I've come up with three types of loops that I need to figure out how to categorize. Loops that will always end up with the same machine state after every run, regardless of inputs, loops that WILL NEVER complete, and loops that I can't figure out one way or the other. In the case that I can't figure it out (it conditionally changes how many times it will run based on dynamic inputs), I'm not worried about optimizing. Loops that are infinite will be a compile error/warning unless specifically suppressed by the programmer, and loops that are the same every time should just skip directly to putting the machine in the proper state, without looping.
The main case of course to optimize is the static loop iterations, when all the function calls inside are also static. Determining if a loop has dynamic components is easy enough, and if it's not dynamic, I guess it has to be static. The thing I can't figure out is how to detect if it's going to be infinite or not. Does anyone have any thoughts on this? I know this is a subset of the halting problem, but I feel it's solvable; the halting problem is a problem due to the fact that for some subsets of programs, you just can't tell it may run forever, it may not, but I don't want to consider those cases, I just want to consider the cases where it WILL halt, or it WILL NOT halt, but first I have to distinguish between the three states.

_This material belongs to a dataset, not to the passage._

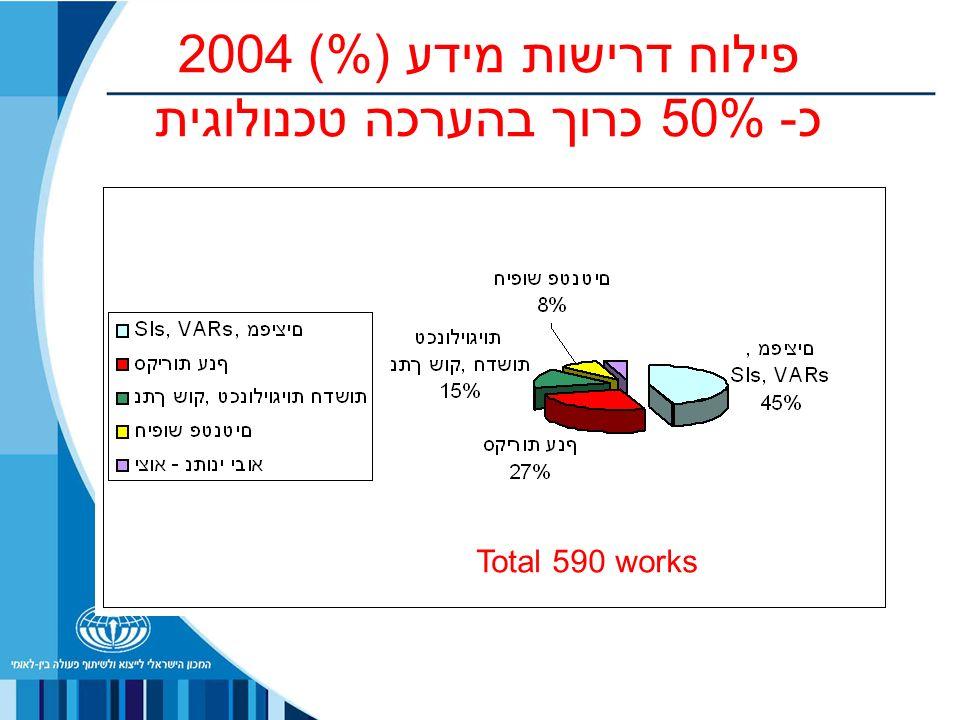 פילוח דרישות מידע (%) 2004 כ- 50% כרוך בהערכה טכנולוגית works 590Total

This looks like a kind of a symbolic solver that can be defined for several classes, but not generally.
Let's restrict the requirements a bit: no number overflow, just for loops (while can be sometimes transformed to full for loop, except when using continue etc.), no breaks, no modifications of the control variable inside the for loop.
for (var i = S; E(i); i = U(i)) ...
where E(i) and U(i) are expressions that can be symbolically manipulated. There are several classes that are relatively easy:
U(i) = i + CONSTANT : n-th cycle the value of i is S + n * CONSTANT
U(i) = i * CONSTANT : n-th cycle the value of i is S * CONSTANT^n
U(i) = i / CONSTANT : n-th cycle the value of i is S * CONSTANT^-n
U(i) = (i + CONSTANT) % M : n-th cycle the value of i is (S + n * CONSTANT) % M
and some other quite easy combinations (and some very difficult ones)
Determining whether the loop terminates is searching for n where E(i(n)) is false.
This can be done by some symbolic manipulation for a lot of cases, but there is a lot of work involved in making the solver.
E.g.
for(int i = 0; i < 5; i++),
i(n) = 0 + n * 1 = n, E(i(n)) => not(n < 5) =>
n >= 5 => stops for n = 5
for(int i = 0; i < 5; i--),
i(n) = 0 + n * -1 = -n, E(i(n)) => not(-n < 5) => -n >= 5 =>
n < -5 - since n is a non-negative whole number this is never true - never stops
for(int i = 0; i < 5; i = (i + 1) % 3),
E(i(n)) => not(n % 3 < 5) => n % 3 >= 5 => this is never true => never stops
for(int i = 10; i + 10 < 500; i = i + 2 * i) =>
for(int i = 10; i < 480; i = 3 * i),
i(n) = 10 * 3^n,
E(i(n)) => not(10 * 3^n < 480) => 10 * 3^n >= 480 => 3^n >= 48 => n >= log3(48) => n >= 3.5... =>
since n is whole => it will stop for n = 4
for other cases it would be good if they can get transformed to the ones you can already solve...
Many tricks for symbolic manipulation come from Lisp era, and are not too difficult. Although the ones described (or variants) are the most common types practice, there are many more difficult and/or impossible to solve scenarios.

Related

What is the time complexity (Big-O) of this while loop (Pseudocode)?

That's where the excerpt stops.